Semi-Synthetic Simulation Study

  1. Make sure your created data/ukb-data.csv as outlined above.
  2. To execute all steps of the simulation study, you will need at least 64GB of RAM. Running the entire pipeline can take days and can be started by executing:
docker run -it --rm \
-v $(pwd)/data:/workspace/data \
-v $(pwd)/outputs:/workspace/outputs \
ghcr.io/ai-med/causal-effects-in-alzheimers-continuum:v0.2.0 \
./ukb-experiments.sh
  1. The main result of the experiments will stored in the outputs/ukb/results folder.

    1. ukb_visualize_output.ipynb: The notebook contains a table of the Bayesian p-values for each model and latent dimension.

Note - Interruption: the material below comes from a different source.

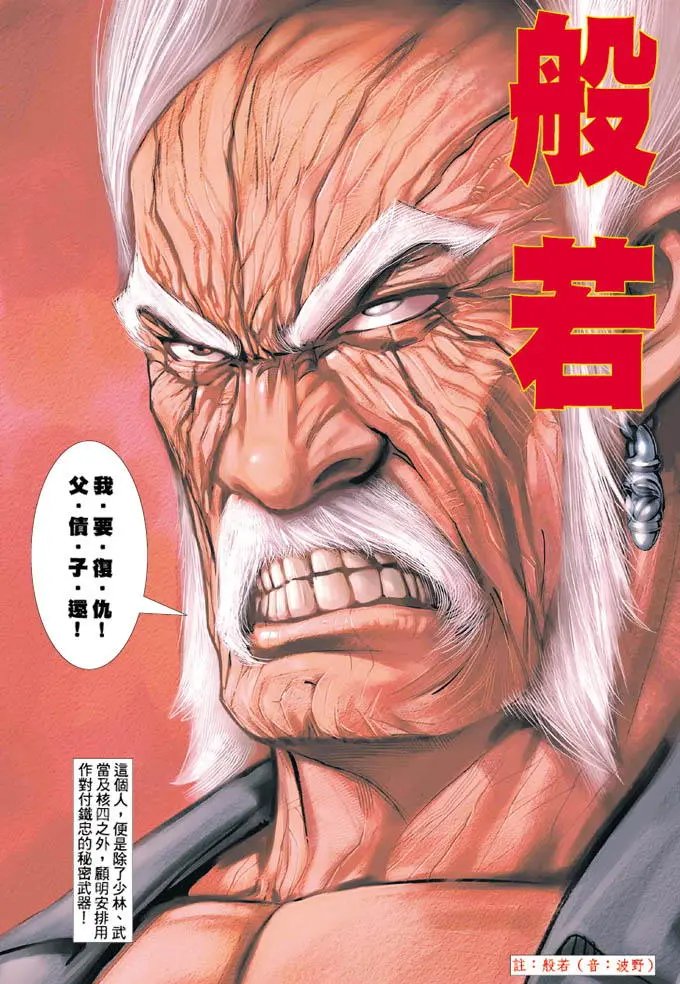 第339卷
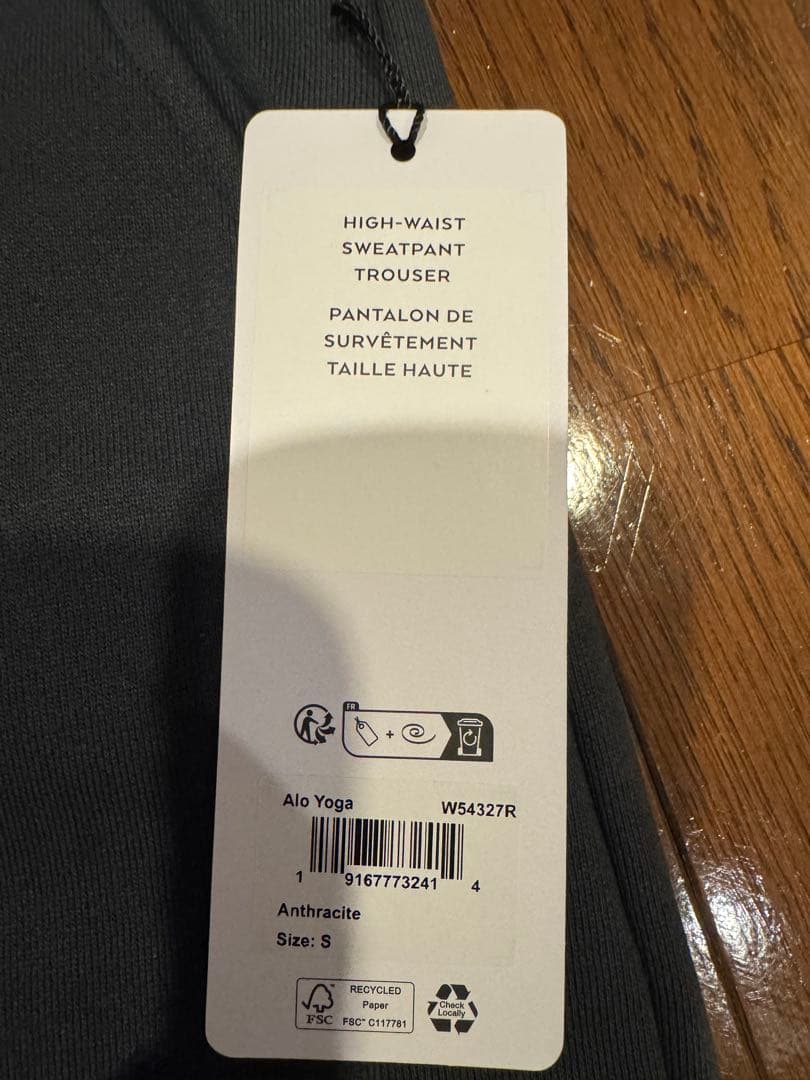 【新品】alo ハイウエスト スウェットパンツ トラウザー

Moreover, it will contain a table summarizing the bias in the estimates of the causal effects compared to the true causal effects.

    2. experiments_summary.csv: Table summarizing the bias in the estimates of the causal effects compared to the true causal effects.

    3. all_experiments.h5: Contains the bias of estimated causal effects for each individual experiment, i.e. ratio of direct to confounding effect, model, and repetition. To load the results for the direct to confounding effect ratio 10/1, use pandas:

    results = pd.read_hdf("all_experiments.h5", key="x10_z1")

    The rows are the coefficients, and the columns are organized hierachically such that the first level is the experiment, the second level the model, and the third level the repitition.